Kennedy students started out building with Greater Waterbury Habitat in their hometown. Over the years, they have raised money and traveled to work on Habitat homes in New Orleans, Louisiana, and Charleston, South Carolina. In April, they went to Dallas, Texas. “We started traveling after we found out that many of our students had never been out of the state or on an airplane,” Hayes says. “We really try to make the trips a service project and a cultural learning experience.”

Hayes remembers one student who signed on to volunteer with Habitat. He listed his address as the local shelter. “He said, ‘You don’t know what it means for me to be a part of this project. I know eventually my family will have a place to live. In the meantime, I can help make it better for someone else.’”

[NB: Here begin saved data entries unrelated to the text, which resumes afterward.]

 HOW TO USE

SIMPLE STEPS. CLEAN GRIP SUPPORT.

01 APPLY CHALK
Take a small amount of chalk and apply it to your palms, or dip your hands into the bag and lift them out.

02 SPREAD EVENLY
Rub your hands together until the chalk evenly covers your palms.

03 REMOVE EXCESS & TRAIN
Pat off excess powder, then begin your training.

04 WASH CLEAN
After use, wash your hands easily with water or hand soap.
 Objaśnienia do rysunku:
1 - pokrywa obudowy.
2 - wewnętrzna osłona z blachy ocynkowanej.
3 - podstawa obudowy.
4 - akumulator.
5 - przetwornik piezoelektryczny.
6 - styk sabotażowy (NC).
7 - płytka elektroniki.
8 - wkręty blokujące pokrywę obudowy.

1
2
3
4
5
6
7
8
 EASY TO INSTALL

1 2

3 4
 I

While students learn a lot from serving the community, Hayes says, community service makes them better students. They research their service projects and devise strategies to tackle them. “A lot of my kids were not getting good grades and were beginning to disengage from school. When I started to take them out in the community to do service, they came back different. They wanted to stay at school and talk about things,” Hayes says. Students also are required to write about their projects. “I get more writing out of these types of activities than I ever did in the classroom.”

Hayes is currently working on developing a curriculum where students can earn credit for community service. “We have focused on standards and test scores and accountability, which is all very important,” she says. “We also have an obligation to graduate people who care about other people and are willing to help other people.”